Step 1 :Identify the null and alternative hypotheses. The correct null and alternative hypotheses are: \(H_{0}: \sigma=0.16 \mathrm{oz}\) and \(H_{1}: \sigma<0.16 \mathrm{oz}\).
Step 2 :Compute the test statistic. The test statistic is calculated using the formula for the chi-square statistic with the given sample size of 25, sample standard deviation of 0.11 oz, and population standard deviation under the null hypothesis of 0.16 oz. The calculated test statistic is \(\chi^{2}=11.344\).

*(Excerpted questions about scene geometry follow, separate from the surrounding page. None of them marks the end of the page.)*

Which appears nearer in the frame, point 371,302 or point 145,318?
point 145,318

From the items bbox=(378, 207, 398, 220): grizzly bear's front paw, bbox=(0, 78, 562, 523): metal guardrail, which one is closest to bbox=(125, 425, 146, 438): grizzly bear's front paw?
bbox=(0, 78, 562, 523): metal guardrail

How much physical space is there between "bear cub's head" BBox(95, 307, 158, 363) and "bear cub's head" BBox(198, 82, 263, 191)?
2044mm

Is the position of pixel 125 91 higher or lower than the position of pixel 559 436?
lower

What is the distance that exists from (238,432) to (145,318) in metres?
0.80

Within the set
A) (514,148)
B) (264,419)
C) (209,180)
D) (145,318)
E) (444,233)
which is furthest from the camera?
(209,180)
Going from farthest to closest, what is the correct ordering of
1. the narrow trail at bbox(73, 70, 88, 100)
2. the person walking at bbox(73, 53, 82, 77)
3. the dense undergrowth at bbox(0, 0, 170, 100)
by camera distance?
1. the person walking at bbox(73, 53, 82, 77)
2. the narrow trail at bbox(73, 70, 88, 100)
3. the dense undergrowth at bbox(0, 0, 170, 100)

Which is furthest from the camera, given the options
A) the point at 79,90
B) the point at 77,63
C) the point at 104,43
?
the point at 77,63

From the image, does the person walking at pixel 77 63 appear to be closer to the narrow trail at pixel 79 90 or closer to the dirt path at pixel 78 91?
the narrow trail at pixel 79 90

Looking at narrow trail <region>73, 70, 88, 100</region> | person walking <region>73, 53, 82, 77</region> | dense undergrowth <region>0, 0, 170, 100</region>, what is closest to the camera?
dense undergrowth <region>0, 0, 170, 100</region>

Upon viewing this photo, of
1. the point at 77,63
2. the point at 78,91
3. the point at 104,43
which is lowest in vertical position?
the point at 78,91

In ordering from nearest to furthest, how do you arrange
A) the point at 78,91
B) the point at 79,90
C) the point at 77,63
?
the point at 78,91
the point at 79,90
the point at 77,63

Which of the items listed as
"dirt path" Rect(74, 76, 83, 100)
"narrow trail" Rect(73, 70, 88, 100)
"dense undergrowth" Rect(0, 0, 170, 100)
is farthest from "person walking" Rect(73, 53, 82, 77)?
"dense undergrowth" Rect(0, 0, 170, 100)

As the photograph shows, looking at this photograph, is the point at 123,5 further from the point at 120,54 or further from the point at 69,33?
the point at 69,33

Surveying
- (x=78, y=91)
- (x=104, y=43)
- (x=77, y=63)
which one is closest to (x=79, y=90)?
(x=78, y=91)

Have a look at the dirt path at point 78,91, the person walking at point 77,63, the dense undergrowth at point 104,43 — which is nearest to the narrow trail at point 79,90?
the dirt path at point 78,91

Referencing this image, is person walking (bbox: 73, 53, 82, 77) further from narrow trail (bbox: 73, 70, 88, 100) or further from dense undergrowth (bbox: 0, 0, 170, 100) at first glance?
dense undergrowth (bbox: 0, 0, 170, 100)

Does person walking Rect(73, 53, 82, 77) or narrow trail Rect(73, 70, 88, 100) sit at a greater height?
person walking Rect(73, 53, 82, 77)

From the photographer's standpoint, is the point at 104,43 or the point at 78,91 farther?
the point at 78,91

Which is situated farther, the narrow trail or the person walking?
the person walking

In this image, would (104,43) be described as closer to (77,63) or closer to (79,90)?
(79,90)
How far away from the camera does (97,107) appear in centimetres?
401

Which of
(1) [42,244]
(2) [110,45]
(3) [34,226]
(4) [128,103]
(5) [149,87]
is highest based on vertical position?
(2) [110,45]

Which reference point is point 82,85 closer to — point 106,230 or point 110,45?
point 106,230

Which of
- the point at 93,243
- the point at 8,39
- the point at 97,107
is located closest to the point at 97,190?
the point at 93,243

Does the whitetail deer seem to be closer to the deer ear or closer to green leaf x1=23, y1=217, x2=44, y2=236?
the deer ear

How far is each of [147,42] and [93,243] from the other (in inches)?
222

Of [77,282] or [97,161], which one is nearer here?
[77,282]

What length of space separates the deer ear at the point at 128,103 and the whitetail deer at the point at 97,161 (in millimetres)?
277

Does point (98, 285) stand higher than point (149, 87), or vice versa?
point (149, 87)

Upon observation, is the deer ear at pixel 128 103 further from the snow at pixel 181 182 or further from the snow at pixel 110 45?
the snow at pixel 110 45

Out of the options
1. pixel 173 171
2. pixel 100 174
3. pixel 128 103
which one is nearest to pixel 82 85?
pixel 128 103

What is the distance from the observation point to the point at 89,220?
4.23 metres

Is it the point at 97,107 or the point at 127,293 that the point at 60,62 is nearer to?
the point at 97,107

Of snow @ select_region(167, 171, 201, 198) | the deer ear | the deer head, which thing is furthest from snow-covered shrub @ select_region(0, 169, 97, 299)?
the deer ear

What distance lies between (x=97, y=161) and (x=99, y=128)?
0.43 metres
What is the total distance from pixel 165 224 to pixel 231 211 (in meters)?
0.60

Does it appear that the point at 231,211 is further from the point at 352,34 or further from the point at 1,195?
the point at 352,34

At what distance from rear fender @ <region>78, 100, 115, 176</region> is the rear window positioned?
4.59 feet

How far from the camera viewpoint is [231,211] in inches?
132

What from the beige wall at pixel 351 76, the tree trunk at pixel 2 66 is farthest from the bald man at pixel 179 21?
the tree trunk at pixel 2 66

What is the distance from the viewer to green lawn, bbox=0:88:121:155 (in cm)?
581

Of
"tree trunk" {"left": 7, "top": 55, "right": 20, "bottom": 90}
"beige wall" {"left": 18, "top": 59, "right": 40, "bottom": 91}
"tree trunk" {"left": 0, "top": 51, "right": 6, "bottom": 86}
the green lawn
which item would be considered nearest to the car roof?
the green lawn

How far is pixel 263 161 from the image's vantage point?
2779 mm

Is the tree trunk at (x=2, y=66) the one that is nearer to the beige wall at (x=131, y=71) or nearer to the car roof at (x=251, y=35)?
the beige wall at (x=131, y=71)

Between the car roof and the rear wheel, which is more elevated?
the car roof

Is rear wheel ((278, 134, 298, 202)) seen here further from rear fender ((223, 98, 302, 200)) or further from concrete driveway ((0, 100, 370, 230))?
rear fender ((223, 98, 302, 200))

Step 3 :Find the P-value. The P-value is calculated using the chi-square distribution with 24 degrees of freedom (since the degrees of freedom is n-1). The P-value is the area to the right of the test statistic in the chi-square distribution, since we are testing the alternative hypothesis that the standard deviation is less than 0.16 oz. The calculated P-value is approximately 0.9863.
Step 4 :The final answer is: The correct null and alternative hypotheses are \(H_{0}: \sigma=0.16 \mathrm{oz}\) and \(H_{1}: \sigma<0.16 \mathrm{oz}\). The test statistic is \(\boxed{11.344}\). The P-value is \(\boxed{0.9863}\).